Global average sea surface temperature has risen by approximately 0.13 degrees C per decade since 1980. The figure understates regional variation: parts of the North Atlantic have warmed at rates two to three times the global average; the Arctic Ocean is warming at nearly four times the global rate.
Changes Divers Are Observing
Species range shifts: Tropical fish species are appearing at higher latitudes as water temperatures warm poleward. In the Mediterranean, pufferfish (Lagocephalus sceleratus), lionfish, and barracuda species that were previously rare or absent are now established in the eastern basin. Off the coasts of Japan and southern Australia, coral species are colonizing rocky substrates that were historically too cold.
Seasonal changes: Whale shark aggregations, manta ray cleaning station activity, and shark breeding seasonal timing are all influenced by water temperature. Operators in multiple destinations have noted aggregations arriving later in the season or becoming less predictable as the temperature signals that coordinate these behaviors shift.
Coral bleaching frequency: As documented elsewhere, bleaching events that were once separated by decades of recovery now occur at intervals too short for recovery — annual or near-annual bleaching in the most affected regions.
Jellyfish proliferation: Warming, combined with reduced predation from overfished predators, is associated with jellyfish population explosions in multiple ocean basins. In the Mediterranean and the North Sea, jellyfish blooms have become significantly larger and more frequent since the 1990s.
The Destinations Most at Risk
The Maldives: At 1.2 metres average elevation above sea level, the Maldives faces existential risk from sea level rise alongside reef degradation from warming.

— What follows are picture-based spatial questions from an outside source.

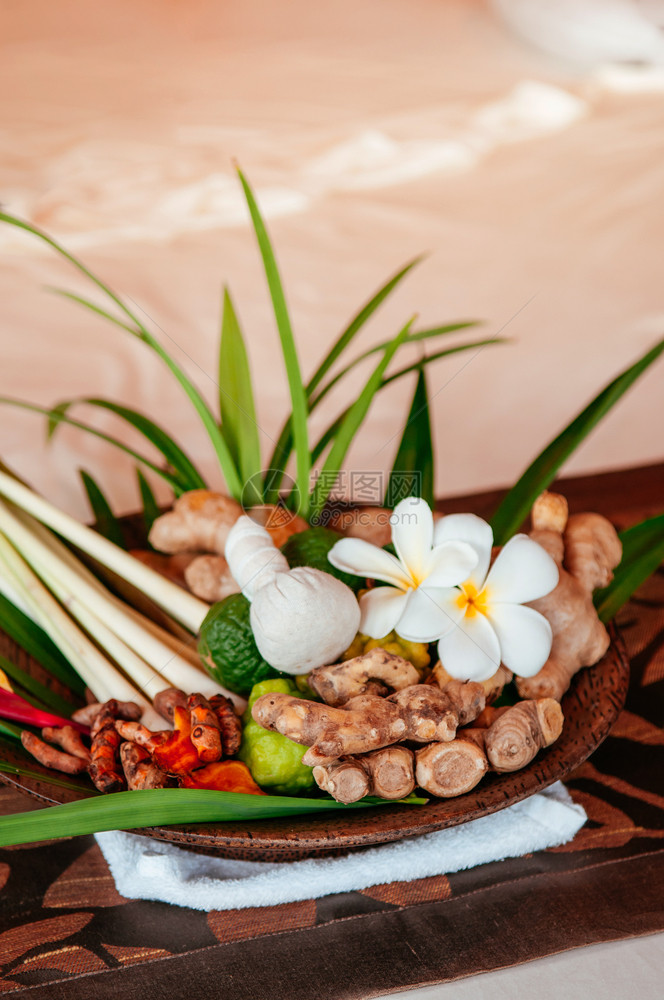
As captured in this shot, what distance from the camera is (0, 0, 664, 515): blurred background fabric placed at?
44.3 inches

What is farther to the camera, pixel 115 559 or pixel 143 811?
pixel 115 559

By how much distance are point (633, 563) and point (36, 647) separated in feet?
1.47

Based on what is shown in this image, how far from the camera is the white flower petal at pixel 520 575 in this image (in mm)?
521

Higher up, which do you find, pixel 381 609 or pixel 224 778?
pixel 381 609

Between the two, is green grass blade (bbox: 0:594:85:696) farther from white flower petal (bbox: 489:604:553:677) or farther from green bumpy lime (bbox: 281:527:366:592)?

The reefs that make the Maldives a dive destination are already experiencing bleaching on the frequency predicted for 1.5 degrees C scenarios.
Coral Triangle reefs: The Indonesian, Philippine, and PNG reefs at the heart of global marine biodiversity are subject to both thermal bleaching and ocean acidification. Their exceptional biodiversity provides some resilience, but the scale of warming projected under current trajectories exceeds the adaptation capacity of existing reef ecosystems.
The Great Barrier Reef: The 2024 bleaching event was the sixth in nine years and the most extensive on record. The reef's future under current warming scenarios involves extensive restructuring of species composition — more thermally-tolerant species persist while sensitive species are lost.